Word of the Week: Trepverter

Registration is officially open! And as classes come back to GLN, so too does the Word of the Week. In celebration of our new semester, this week we are considering a word from Yiddish, one of our new languages this Spring. The word is Trepverter, and it cannot be directly translated into English.

Literally, Trepverter means “stepwords,” or the words you come up with “on your way out” when it is too late to use them. Trepverter can be the brilliant but late conclusion to your big presentation–the one that perfectly sums up your whole point with a healthy dose of stylish flare and that you come up with in the shower the following morning.
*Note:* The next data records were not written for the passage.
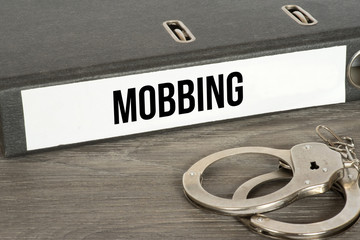 Handschellen und ein Ordner mit dem Aufdruck Mobbing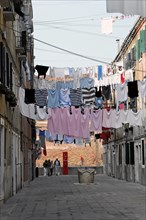 Colourful laundry hangs over a narrow alley between old houses, Venice, Veneto, Italy, Europe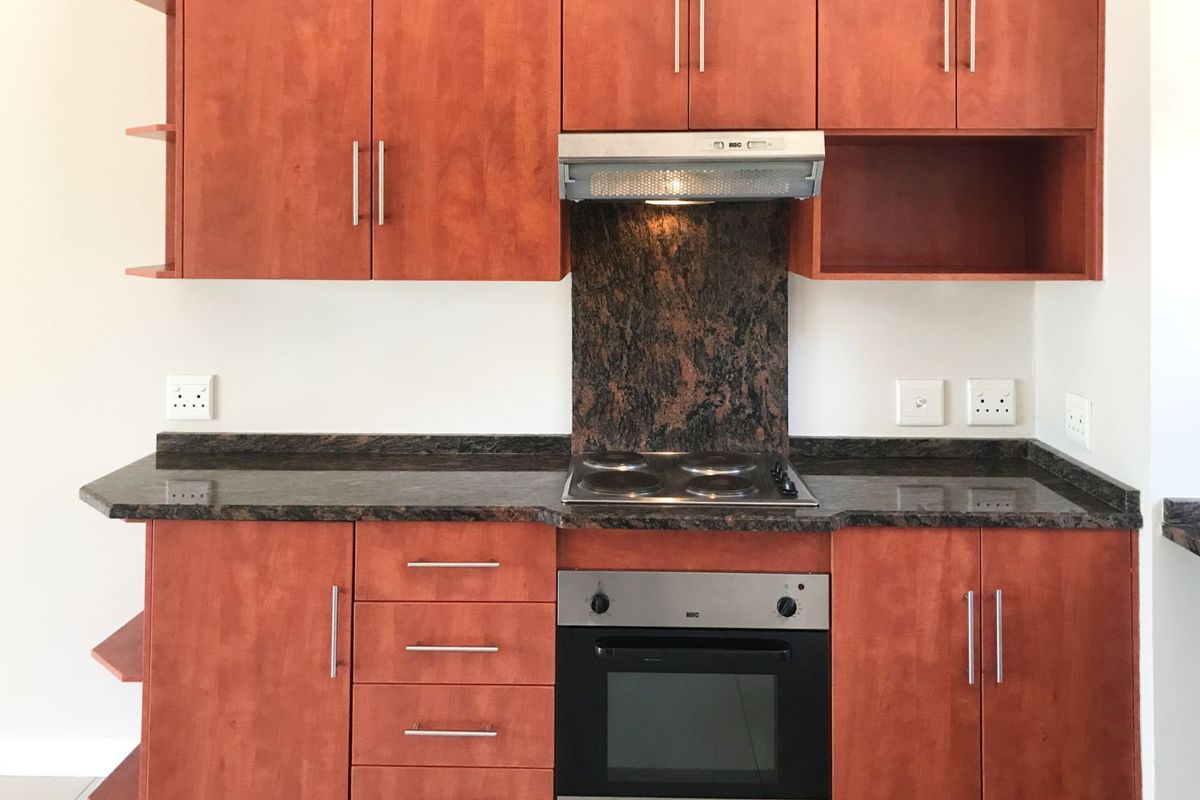 A functional kitchen featuring cherry-wood cabinetry, granite countertops, a built-in oven, electric hob, and a stainless steel extractor fan.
They can also be the much-needed retort that comes to you only after you’ve already been bested in a witty squabble.

Though there is no direct English equivalent for Trepverter, it is a concept that is surely familiar to almost all of us. Why exactly don’t we have such a word in English? Does having a word like “Trepverter” change the way that Yiddish speakers think about its meaning–making it less ephemeral, maybe? Whatever the case, untranslatable words serve as a good reminder of the importance of languages to cultures, and of why language is one of the most important ingredients in cross-cultural understanding.

Register for classes now and see what other untranslatable words you can collect this semester!

1 Response to "Word of the Week: Trepverter"

  1. Jeremy Roupert

    I came across this word from Saul Bellow’s novel “Herzog”. What a wonderful word; I will use it from now on. Here is the passage from the novel:

    At first there was no pattern to the notes he made. They were fragments–nonsense syllables, exclamations, twisted proverbs amd quotations or, in the Yiddish of his long dead mother, “Trepverter”– retorts that came toothete, when you were already on your way down the stairs.